I believe that having them be indexable and searchable is a significant plus, but not 100% necessary.

zopyx · January 20, 2020, 5:44pm

Look at

if mounting a filesystem is good enough for you.

irfon · January 20, 2020, 5:49pm

Thanks! That's an interesting option. I think that it might not be viable for this particular project in the sense that version control is also a requirement for the files, which I assume is not provided by this connector? In any case, I'll definitely take a look and see how it works for us.

zopyx · January 20, 2020, 5:53pm

There is no version support and no tight integration with Plone by-design.

irfon · January 20, 2020, 6:15pm

Yeah, unfortunately that's likely too big a trade-off for us. But it's a cool add-on nonetheless.

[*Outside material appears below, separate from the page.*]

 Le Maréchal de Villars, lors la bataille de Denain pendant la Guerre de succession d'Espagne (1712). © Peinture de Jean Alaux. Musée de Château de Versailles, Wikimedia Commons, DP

zopyx · January 21, 2020, 4:07am

Ideally you run Plone as client-server setup (ZEO client-server). Move your var folder to a disk where you have enough space or where you can easily increase the disk resources (if running on a VM). Moving the var folder to a different place should not be an issue. As recognized, you may see some data bloat perhaps from indexing etc..I would not care much. Packing the ZODB from time to time is the way to go. Regarding your metadata/CSV question: likely something that would have to be coded. In doubt get in touch with an experienced Plone developer or integrator.

djay · January 21, 2020, 4:55am

I wrote collective.importexport. Its designed to work for your usecase but it's method of import probably doesn't work in modern plone versions. There is also plone.importexport which was written by a GSOC student who is looking for work and would love to finish it (hint hint). We'd love to see it finished by don't have the budget for it right now. It does work for some cases. It might work for what you are trying to do. I'm not sure (@Shriyanshagro?) . There are also a few other add ons that allow importing from excel files etc. YMMV.
Your other options are transmogrifier which is well tested but requires some configuration and learning. There is CSV plugins for this.
Or just write a script as @zopyx suggests. The plone api is not so hard that the coding required might be less than you think. Unfortunately the authors of both dexterity and plone.api managed to make it such that its impossible to set properties of a dexterity object in an TTW python script so you'd have to write a script that runs via bin/instance run instead (and deal with transactions yourself).

irfon · January 21, 2020, 12:39pm

Thank you for the response. That's exactly what we were thinking: The server is a VM, so we're thinking to move the var/filestorage and var/blobstorage folders to separate virtual disks that we can expand/contract as needed. (We could just expand the disk it's on, but that gives us a bit more fine-grained control, I suppose. The infrastructure guy seems happier with that arrangement, at least.)

I'll have to poke at the API a bit more about the rest, but thanks for your help!

I wish I could offer to help with that aspect! All of my suggestions to hire developers on this project so far have been rebuffed, so I've been muddling through it on my own.

Okay, I had come across that one, so I'll investigate it further.

Already I have no idea what running a script via bin/instance means. But thank you for the information! It gives me something to go on at least.